### PASSAGE SHOWN:
Athol Fugard was a famous South African playwright, novelist, actor, and director. He was born Harold Athol Lanigan Fugard on June 11, 1932, and passed away on March 8, 2025. Many people consider him South Africa's greatest playwright. Time magazine even called him "the greatest active playwright in the English-speaking world" in 1985.

Fugard wrote over thirty plays. He is best known for his powerful plays that spoke out against apartheid. Apartheid was a system in South Africa that separated people based on their race and treated non-white people unfairly. Some of his plays were even made into movies.

His novel Tsotsi was also turned into a film. This movie won an Academy Award in 2005, which is a very important film award. Several of his plays were nominated for the Tony Award for Best Play, a top award for theatre.

Athol Fugard also taught playwriting, acting, and directing at the University of California, San Diego. He received many awards and honors for his work. In 2005, the South African government gave him the Order of Ikhamanga in Silver for his amazing contributions to theatre. In 2011, he received a special Tony Award for his lifetime achievements in theatre. The Fugard Theatre in District Six, Cape Town, was named in his honor in 2010.

Early Life and Beginnings

Athol Fugard was born in Middelburg, South Africa, on June 11, 1932. His mother, Marrie, was an Afrikaner who ran a general store and then a lodging house. His father, Harold Fugard, was a former jazz pianist who became disabled.

In 1935, his family moved to Port Elizabeth. He started primary school there in 1938. He later attended Port Elizabeth Technical College for high school. After that, he studied philosophy and social anthropology at the University of Cape Town on a scholarship. However, he left the university in 1953 before finishing his degree.

After leaving university, Fugard traveled to North Africa. He worked on a steamship called the SS Graigaur, traveling to Japan. During this time, he started writing a novel, but he didn't like it and threw it into the sea. He later wrote about his two years as a merchant seaman in his 1999 play, The Captain's Tiger: a memoir for the stage.

In 1956, he married Sheila Meiring, who was studying drama. In 1958, they moved to Johannesburg. There, Fugard worked as a clerk in a court that dealt with cases involving Black South Africans. This job made him very aware of the unfairness of apartheid. He became friends with people who were fighting against apartheid. These experiences greatly influenced his early plays.

Theatre Career

Starting a Multiracial Theatre

In 1958, Athol Fugard helped create a theatre group that included actors of different races. This was very unusual during apartheid. He wrote, directed, and acted in plays for this group. Some of his early plays were No-Good Friday (1958) and Nongogo (1959). He performed in these plays with his colleague, Zakes Mokae, a Black South African actor.

After returning to Port Elizabeth in the early 1960s, Athol and Sheila Fugard started a new group called The Circle Players. They named it after a play by Bertolt Brecht called The Caucasian Chalk Circle.

In 1961, Fugard and Mokae starred in the first performance of Fugard's play The Blood Knot. This play was later revised and renamed Blood Knot in 1987. It was a very important early work for Fugard.

### DATA BELOW:

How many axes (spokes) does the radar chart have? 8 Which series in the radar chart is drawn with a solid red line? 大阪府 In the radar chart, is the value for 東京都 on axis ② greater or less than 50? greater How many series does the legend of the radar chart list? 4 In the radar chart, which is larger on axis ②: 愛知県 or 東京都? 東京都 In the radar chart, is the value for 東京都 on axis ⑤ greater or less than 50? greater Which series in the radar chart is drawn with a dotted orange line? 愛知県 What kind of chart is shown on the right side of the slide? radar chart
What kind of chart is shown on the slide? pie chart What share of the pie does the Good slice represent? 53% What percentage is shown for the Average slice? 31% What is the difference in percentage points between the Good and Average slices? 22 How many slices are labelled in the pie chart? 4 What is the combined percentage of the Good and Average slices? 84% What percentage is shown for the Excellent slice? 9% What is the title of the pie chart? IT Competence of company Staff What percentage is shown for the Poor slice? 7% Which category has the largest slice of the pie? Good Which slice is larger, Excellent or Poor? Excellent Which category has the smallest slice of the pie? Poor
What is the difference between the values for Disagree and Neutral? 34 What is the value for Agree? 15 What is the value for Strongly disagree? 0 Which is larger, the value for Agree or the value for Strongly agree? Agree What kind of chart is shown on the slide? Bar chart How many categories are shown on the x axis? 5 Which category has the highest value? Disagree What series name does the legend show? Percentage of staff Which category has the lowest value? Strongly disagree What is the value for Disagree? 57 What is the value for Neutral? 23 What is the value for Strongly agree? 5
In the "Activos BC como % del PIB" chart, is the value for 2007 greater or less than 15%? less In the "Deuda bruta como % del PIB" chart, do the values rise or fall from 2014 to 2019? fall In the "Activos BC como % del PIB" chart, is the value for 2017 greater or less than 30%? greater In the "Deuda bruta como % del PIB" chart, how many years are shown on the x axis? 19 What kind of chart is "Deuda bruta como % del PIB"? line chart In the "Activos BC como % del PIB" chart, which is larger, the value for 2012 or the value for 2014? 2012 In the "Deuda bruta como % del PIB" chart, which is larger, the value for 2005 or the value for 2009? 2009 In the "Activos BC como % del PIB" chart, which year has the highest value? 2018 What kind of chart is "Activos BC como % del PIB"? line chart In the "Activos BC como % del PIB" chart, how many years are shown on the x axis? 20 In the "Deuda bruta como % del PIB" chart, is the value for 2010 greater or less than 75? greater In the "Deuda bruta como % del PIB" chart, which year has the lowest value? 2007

### EXPLORE THE MATERIAL:
a. Answer these from the Fugard biography:
(i) What was the name of the steamship Fugard worked on?
(ii) In what year did he marry Sheila Meiring?
(iii) What work was The Circle Players named after?
b. List every title of a play by Fugard that the Fugard biography names, with the year it gives for each.
c. Reproduce the stretch of the Fugard biography from "Early Life and" through "finishing his degree.".

### ANSWERS BELOW:
a.
(i) The SS Graigaur.
(ii) 1956.
(iii) The Caucasian Chalk Circle, a play by Bertolt Brecht.

b.
- No-Good Friday (1958)
- Nongogo (1959)
- The Blood Knot (1961)
- Blood Knot (1987, the revised title)
- The Captain's Tiger: a memoir for the stage (1999)

c.
Early Life and Beginnings

Athol Fugard was born in Middelburg, South Africa, on June 11, 1932. His mother, Marrie, was an Afrikaner who ran a general store and then a lodging house. His father, Harold Fugard, was a former jazz pianist who became disabled.

In 1935, his family moved to Port Elizabeth. He started primary school there in 1938. He later attended Port Elizabeth Technical College for high school. After that, he studied philosophy and social anthropology at the University of Cape Town on a scholarship. However, he left the university in 1953 before finishing his degree.